Stated problem: Copy all of the data below word for word, leaving out the pictures.
[start of Record set]
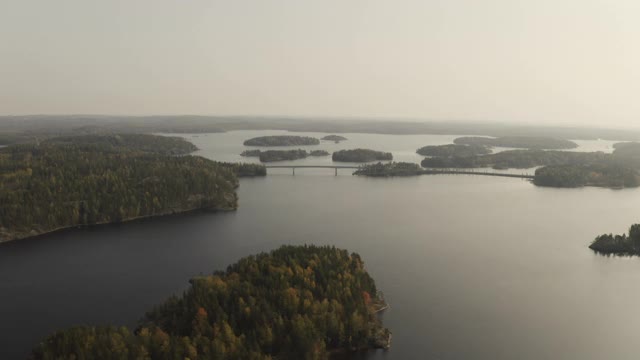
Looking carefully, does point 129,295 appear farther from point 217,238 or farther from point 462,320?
point 462,320

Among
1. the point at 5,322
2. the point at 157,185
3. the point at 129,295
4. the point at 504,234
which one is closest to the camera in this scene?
the point at 5,322

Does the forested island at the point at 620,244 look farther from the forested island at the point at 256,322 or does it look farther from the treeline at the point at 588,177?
the treeline at the point at 588,177

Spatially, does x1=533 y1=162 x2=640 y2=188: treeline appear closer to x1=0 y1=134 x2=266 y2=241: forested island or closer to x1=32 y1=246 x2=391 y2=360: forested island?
x1=0 y1=134 x2=266 y2=241: forested island

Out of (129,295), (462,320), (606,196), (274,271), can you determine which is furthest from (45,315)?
(606,196)

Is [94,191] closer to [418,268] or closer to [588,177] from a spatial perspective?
[418,268]

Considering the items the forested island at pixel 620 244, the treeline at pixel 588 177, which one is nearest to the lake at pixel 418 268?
the forested island at pixel 620 244

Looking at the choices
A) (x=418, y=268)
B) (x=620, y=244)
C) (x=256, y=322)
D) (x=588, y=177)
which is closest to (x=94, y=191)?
(x=418, y=268)
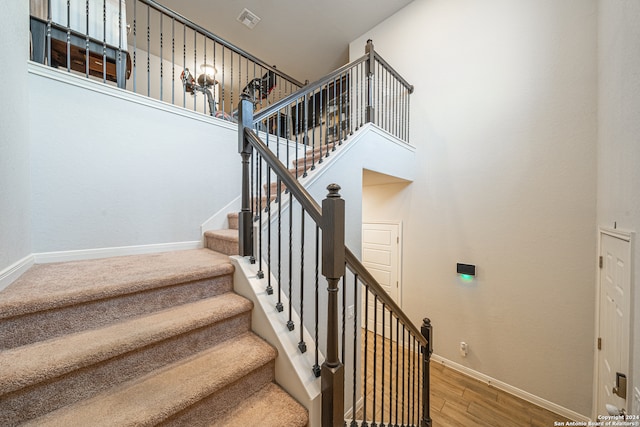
[end of Record set]
Correct answer:
Looking carefully, does point 129,295 appear farther from point 217,238 or farther from point 462,320?
point 462,320

Among
1. the point at 5,322
2. the point at 157,185
3. the point at 129,295
4. the point at 504,234
which one is closest to the camera in this scene?
the point at 5,322

Does the forested island at the point at 620,244 look farther from the forested island at the point at 256,322 or does it look farther from the treeline at the point at 588,177?
the treeline at the point at 588,177

Spatially, does x1=533 y1=162 x2=640 y2=188: treeline appear closer to x1=0 y1=134 x2=266 y2=241: forested island or closer to x1=32 y1=246 x2=391 y2=360: forested island?
x1=0 y1=134 x2=266 y2=241: forested island

Out of (129,295), (462,320), (606,196), (274,271), can you determine which is furthest from (45,315)?
(606,196)

Is [94,191] closer to [418,268] or closer to [588,177] from a spatial perspective?
[418,268]

Considering the items the forested island at pixel 620 244, the treeline at pixel 588 177, which one is nearest to the lake at pixel 418 268?
the forested island at pixel 620 244

Looking at the choices
A) (x=418, y=268)
B) (x=620, y=244)
C) (x=256, y=322)
D) (x=588, y=177)
which is closest to (x=94, y=191)?
(x=418, y=268)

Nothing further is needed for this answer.